╔══

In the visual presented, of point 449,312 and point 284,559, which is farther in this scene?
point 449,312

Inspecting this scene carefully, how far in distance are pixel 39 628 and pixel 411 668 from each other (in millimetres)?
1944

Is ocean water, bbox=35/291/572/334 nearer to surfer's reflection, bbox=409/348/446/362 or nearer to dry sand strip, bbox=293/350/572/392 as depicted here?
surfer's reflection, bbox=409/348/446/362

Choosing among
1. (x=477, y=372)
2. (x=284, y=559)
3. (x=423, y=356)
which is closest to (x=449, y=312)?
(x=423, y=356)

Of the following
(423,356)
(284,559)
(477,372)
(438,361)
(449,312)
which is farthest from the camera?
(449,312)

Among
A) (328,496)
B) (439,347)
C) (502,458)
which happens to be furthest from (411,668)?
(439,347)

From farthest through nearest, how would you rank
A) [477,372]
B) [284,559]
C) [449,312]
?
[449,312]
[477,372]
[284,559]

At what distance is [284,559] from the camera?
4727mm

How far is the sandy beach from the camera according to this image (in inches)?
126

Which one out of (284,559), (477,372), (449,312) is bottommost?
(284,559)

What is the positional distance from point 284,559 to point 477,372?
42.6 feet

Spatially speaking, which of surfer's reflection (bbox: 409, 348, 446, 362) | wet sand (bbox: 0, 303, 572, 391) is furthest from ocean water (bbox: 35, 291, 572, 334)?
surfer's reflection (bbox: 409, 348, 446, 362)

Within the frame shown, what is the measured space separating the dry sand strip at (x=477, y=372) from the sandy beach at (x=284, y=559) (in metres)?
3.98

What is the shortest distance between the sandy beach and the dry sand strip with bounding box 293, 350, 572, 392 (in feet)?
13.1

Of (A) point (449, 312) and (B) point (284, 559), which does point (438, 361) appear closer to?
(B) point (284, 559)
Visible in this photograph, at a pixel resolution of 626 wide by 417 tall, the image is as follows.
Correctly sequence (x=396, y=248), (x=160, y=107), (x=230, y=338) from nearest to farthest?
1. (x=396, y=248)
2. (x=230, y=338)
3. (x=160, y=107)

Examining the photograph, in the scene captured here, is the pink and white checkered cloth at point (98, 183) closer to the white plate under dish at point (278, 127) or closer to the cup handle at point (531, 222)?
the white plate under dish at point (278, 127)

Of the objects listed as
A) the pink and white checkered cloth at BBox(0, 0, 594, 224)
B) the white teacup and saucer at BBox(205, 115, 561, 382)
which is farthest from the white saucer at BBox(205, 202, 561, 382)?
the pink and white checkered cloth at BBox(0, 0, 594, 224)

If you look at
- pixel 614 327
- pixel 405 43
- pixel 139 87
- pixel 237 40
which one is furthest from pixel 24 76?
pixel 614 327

╚══

**Exercise prompt**
Copy the data above word for word, beginning at the line that contains "What is the shortest" and ending with the last line of the data.

**Answer for this exercise**
What is the shortest distance between the sandy beach and the dry sand strip with bounding box 293, 350, 572, 392 (in feet)?
13.1

Of (A) point (449, 312) and (B) point (284, 559), which does point (438, 361) appear closer to?
(B) point (284, 559)
Visible in this photograph, at a pixel resolution of 626 wide by 417 tall, the image is as follows.
Correctly sequence (x=396, y=248), (x=160, y=107), (x=230, y=338) from nearest to farthest?
1. (x=396, y=248)
2. (x=230, y=338)
3. (x=160, y=107)

Examining the photograph, in the scene captured here, is the pink and white checkered cloth at point (98, 183) closer to the white plate under dish at point (278, 127) or closer to the cup handle at point (531, 222)?
the white plate under dish at point (278, 127)

Of the objects listed as
A) the pink and white checkered cloth at BBox(0, 0, 594, 224)
B) the white teacup and saucer at BBox(205, 115, 561, 382)
which is farthest from the white saucer at BBox(205, 202, 561, 382)?
the pink and white checkered cloth at BBox(0, 0, 594, 224)

If you look at
- pixel 614 327
- pixel 405 43
- pixel 139 87
- pixel 237 40
which one is furthest from pixel 24 76?
pixel 614 327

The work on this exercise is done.